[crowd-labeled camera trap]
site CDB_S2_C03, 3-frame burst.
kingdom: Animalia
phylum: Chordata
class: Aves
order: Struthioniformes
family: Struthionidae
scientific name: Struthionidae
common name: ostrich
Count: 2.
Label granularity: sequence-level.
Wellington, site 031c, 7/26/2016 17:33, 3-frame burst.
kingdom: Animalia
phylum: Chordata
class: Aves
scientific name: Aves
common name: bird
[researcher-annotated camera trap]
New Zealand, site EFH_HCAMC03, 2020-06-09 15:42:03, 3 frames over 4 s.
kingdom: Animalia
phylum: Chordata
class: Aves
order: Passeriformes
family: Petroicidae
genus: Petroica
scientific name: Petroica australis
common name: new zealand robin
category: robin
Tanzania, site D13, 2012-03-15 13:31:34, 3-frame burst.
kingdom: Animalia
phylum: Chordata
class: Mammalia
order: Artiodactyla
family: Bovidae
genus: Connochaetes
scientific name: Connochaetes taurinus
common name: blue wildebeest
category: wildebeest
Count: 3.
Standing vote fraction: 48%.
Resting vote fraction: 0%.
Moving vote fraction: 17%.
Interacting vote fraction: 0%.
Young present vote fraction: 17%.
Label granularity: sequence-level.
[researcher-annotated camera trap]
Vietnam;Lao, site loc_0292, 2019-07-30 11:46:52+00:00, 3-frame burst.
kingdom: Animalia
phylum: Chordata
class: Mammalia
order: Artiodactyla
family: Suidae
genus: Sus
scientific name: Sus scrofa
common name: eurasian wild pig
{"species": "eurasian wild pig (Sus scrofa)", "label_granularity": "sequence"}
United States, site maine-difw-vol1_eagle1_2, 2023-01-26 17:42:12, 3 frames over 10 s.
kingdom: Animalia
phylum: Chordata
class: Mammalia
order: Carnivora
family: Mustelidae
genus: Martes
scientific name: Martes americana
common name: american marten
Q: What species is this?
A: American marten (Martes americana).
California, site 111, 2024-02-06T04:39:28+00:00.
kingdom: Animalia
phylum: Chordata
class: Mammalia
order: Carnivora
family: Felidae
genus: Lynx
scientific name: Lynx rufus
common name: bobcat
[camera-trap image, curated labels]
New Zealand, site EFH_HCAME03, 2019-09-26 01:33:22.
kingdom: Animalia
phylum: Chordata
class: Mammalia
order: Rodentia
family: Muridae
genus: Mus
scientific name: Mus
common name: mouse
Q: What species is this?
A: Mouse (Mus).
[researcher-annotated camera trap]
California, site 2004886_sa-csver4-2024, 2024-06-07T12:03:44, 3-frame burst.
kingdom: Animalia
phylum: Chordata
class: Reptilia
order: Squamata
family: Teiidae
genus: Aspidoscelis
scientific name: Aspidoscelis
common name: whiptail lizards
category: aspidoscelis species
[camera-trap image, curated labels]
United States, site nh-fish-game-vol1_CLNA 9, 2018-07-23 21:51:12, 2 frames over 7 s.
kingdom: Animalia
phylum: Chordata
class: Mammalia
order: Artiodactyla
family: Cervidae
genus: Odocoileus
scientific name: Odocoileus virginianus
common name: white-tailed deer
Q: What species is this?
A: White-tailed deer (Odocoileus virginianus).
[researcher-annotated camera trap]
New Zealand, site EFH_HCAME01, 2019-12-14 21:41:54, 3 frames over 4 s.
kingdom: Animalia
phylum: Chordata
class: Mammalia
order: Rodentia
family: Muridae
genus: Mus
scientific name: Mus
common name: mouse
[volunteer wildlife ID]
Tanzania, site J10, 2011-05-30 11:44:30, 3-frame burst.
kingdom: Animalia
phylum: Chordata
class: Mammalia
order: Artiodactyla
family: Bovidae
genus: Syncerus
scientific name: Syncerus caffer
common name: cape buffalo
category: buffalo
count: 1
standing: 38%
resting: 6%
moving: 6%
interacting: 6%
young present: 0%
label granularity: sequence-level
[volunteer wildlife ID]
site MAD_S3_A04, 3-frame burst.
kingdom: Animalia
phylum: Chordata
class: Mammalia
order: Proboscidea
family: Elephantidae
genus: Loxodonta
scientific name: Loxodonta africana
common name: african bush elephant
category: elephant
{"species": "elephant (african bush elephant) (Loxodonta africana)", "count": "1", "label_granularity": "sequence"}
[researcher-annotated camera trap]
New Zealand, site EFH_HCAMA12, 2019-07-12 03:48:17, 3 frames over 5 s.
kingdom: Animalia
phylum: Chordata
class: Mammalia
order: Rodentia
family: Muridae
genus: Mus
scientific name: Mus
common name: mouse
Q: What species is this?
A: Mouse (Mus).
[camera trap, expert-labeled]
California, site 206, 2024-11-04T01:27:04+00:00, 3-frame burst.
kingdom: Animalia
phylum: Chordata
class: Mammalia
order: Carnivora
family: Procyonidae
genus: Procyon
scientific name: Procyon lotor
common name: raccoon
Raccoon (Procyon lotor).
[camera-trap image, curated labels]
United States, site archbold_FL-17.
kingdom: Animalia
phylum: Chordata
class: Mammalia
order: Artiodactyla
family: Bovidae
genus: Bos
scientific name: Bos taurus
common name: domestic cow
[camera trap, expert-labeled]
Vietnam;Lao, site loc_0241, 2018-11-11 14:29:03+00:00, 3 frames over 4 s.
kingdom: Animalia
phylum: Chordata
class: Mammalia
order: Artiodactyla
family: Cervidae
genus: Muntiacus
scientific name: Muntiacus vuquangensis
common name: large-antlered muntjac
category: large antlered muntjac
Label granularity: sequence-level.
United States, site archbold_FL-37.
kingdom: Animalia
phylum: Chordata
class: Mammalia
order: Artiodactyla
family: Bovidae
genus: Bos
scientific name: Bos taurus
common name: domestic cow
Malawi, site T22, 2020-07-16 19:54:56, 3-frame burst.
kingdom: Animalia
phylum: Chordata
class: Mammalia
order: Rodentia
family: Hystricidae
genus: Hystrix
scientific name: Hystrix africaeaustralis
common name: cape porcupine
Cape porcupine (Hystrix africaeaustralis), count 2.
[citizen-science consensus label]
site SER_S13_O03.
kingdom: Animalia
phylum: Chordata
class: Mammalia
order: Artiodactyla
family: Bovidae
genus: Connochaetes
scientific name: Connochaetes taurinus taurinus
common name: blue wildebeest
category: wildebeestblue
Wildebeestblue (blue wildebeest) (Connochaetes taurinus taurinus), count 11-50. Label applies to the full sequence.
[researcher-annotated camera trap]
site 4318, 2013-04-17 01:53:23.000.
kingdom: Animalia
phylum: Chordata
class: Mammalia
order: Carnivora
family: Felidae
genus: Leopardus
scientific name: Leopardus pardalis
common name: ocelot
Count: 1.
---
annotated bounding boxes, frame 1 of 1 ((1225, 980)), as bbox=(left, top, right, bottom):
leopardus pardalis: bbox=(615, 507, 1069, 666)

*Exercise aim:* In the records, how many lines include the string "Loxodonta"? The answer is that number alone.

*Solution to this exercise:* 3